Saya pernah mengalami fase dimana saya merasa harus selalu bekerja maksimal setiap hari tanpa henti, meskipun tubuh sudah mulai memberi tanda seperti lelah berlebihan dan sulit fokus. Awalnya saya pikir itu hal biasa, tapi setelah saya pelajari, kondisi saya termasuk dalam toxic productivity. Toxic productivity seringkali dipicu oleh tekanan internal seperti nilai keluarga yang menuntut kesempurnaan atau rasa takut tidak memenuhi ekspektasi, juga tekanan eksternal seperti deadline pekerjaan yang menumpuk.
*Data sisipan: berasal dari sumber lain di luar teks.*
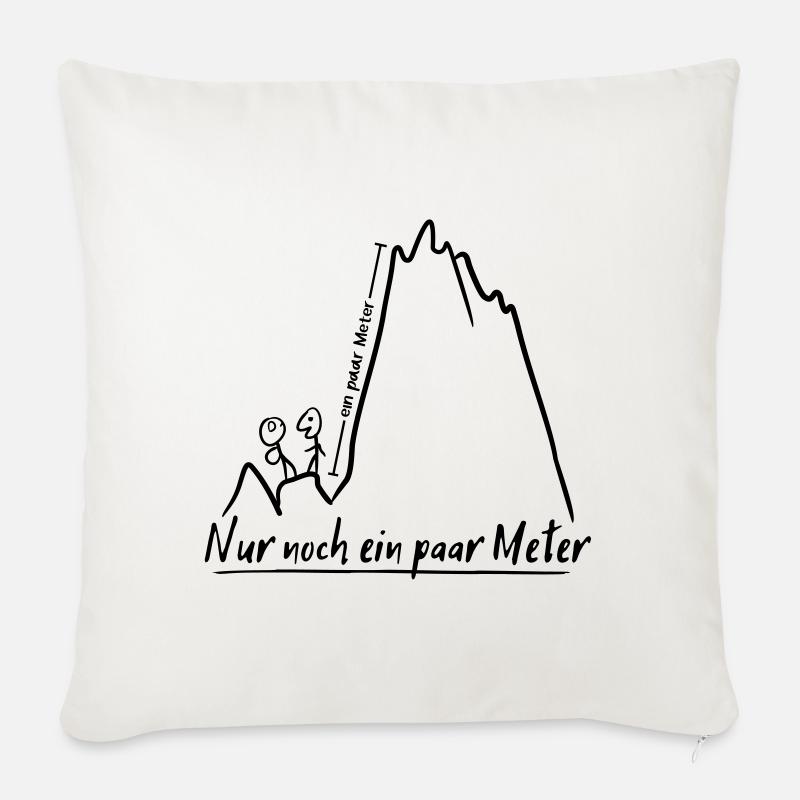 Berge, Bergsteiger - Nur noch ein paar Meter - Sofakissen mit Füllung 45 x 45 cm - Naturweiß 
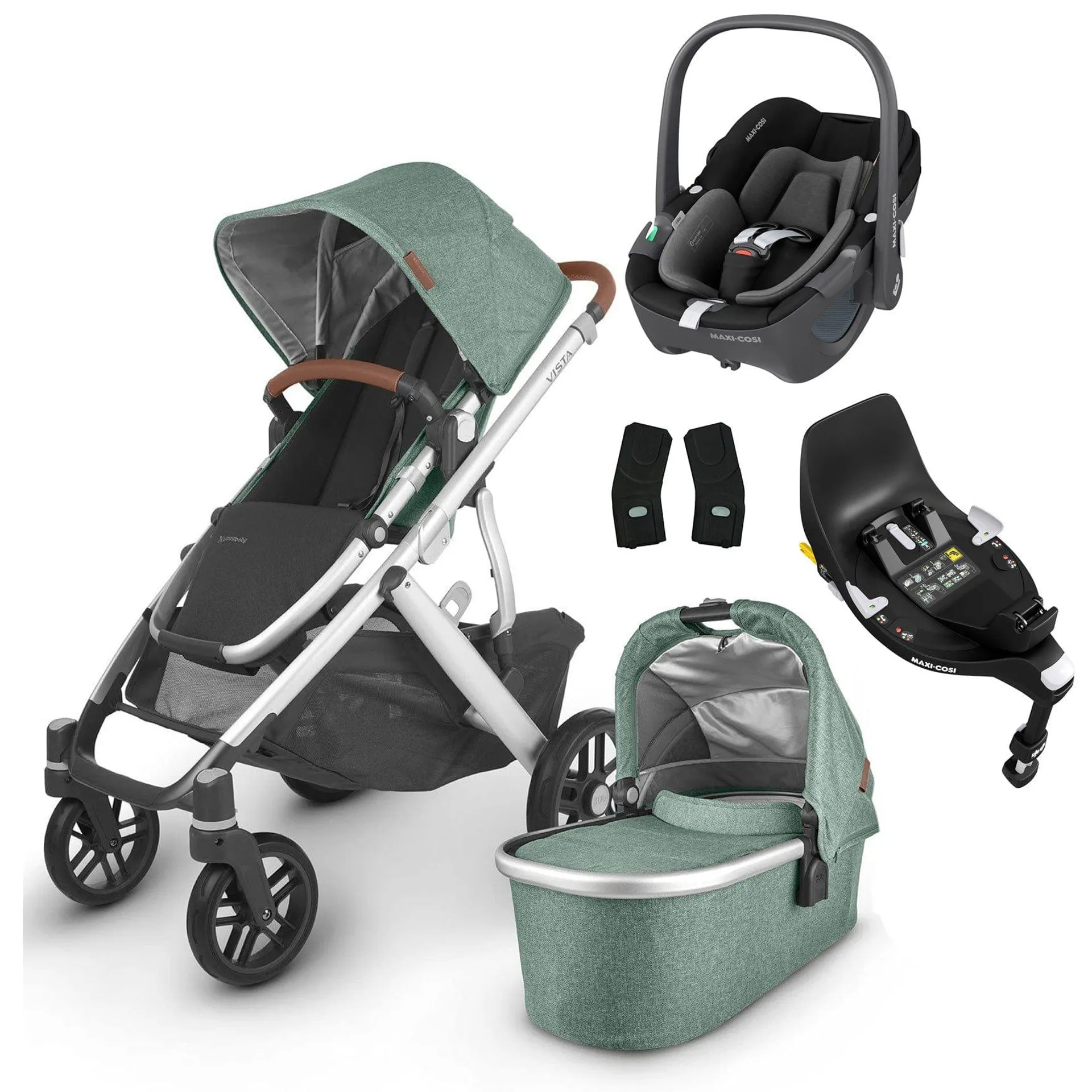 UPPAbaby Vista V2 Pebble 360 & Base Travel System Bundle Emmett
Dalam pengalaman saya, mengabaikan istirahat dan tidak melakukan skrining kondisi tubuh hanya membuat kesehatan mental saya semakin menurun. Salah satu langkah penting yang saya lakukan adalah rutin memantau perubahan fisik dan mental. Misalnya, saya mencatat jam kerja dan kualitas istirahat serta memperhatikan mood dan konsentrasi saya selama beraktivitas. Jika mulai terasa tidak ideal, saya berusaha memprioritaskan waktu untuk relaksasi dan, jika perlu, konsultasi dengan psikolog. Selain itu, saya juga belajar untuk menetapkan batasan kerja yang sehat dan menolak budaya kerja yang memaksa untuk selalu produktif tanpa henti. Menyadari pentingnya self-care dan balance antara kerja dan istirahat adalah kunci agar produktivitas tetap optimal tanpa mengorbankan kesehatan. Saya sangat merekomendasikan siapa pun yang sering bekerja dalam jam kerja tinggi untuk melakukan skrining diri secara berkala. Perhatikan ritme aktivitas dan pastikan ada jeda yang cukup untuk memulihkan energi. Jangan ragu mencari bantuan profesional jika merasa lelah tidak wajar atau mengalami tekanan mental. Dengan berbagi pengalaman ini, saya berharap lebih banyak orang sadar bahwa toxic productivity bukan sesuatu yang bisa diabaikan. Kesadaran dan tindakan preventif adalah langkah awal untuk menjaga kesehatan jiwa dan raga agar tetap produktif dengan cara yang sehat.